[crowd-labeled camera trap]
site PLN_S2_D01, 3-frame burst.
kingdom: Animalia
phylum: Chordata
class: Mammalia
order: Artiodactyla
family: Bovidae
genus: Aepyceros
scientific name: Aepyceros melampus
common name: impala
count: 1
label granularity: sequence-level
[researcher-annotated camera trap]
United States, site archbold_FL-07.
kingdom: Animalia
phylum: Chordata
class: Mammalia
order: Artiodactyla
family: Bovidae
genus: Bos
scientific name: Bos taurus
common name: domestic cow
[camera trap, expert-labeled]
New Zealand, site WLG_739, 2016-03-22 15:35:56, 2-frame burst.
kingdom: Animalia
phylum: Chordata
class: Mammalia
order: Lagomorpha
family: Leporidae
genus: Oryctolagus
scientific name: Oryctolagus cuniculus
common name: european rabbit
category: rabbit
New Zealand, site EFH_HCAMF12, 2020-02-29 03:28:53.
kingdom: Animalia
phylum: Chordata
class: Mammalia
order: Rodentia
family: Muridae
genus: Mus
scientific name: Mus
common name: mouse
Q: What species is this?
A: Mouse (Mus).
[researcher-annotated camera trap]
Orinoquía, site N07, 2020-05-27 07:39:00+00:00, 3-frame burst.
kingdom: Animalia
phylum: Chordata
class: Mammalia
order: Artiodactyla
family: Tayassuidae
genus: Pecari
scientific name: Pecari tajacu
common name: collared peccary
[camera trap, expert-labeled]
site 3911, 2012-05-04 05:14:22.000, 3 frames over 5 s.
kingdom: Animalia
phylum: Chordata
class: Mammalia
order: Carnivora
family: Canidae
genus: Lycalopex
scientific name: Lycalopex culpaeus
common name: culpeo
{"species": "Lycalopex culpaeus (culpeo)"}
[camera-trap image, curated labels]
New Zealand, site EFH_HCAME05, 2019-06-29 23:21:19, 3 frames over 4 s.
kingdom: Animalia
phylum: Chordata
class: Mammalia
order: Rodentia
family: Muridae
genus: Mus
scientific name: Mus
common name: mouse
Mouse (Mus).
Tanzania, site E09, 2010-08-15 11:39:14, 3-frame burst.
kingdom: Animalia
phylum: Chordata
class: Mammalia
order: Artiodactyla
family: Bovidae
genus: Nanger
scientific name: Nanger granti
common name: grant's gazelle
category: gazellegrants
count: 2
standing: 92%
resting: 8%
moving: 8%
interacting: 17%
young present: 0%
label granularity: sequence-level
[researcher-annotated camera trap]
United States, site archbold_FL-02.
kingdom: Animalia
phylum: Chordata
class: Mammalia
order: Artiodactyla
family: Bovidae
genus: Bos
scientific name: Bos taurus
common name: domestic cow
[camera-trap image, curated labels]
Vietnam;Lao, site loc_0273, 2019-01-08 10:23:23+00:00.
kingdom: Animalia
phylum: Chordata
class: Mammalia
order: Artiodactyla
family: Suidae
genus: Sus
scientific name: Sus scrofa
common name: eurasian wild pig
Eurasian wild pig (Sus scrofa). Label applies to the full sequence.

**Work order**: Every line above that holds the string "scientific" counts once. State how many such lines there are, as a number alone.

**Solution to the problem**: 10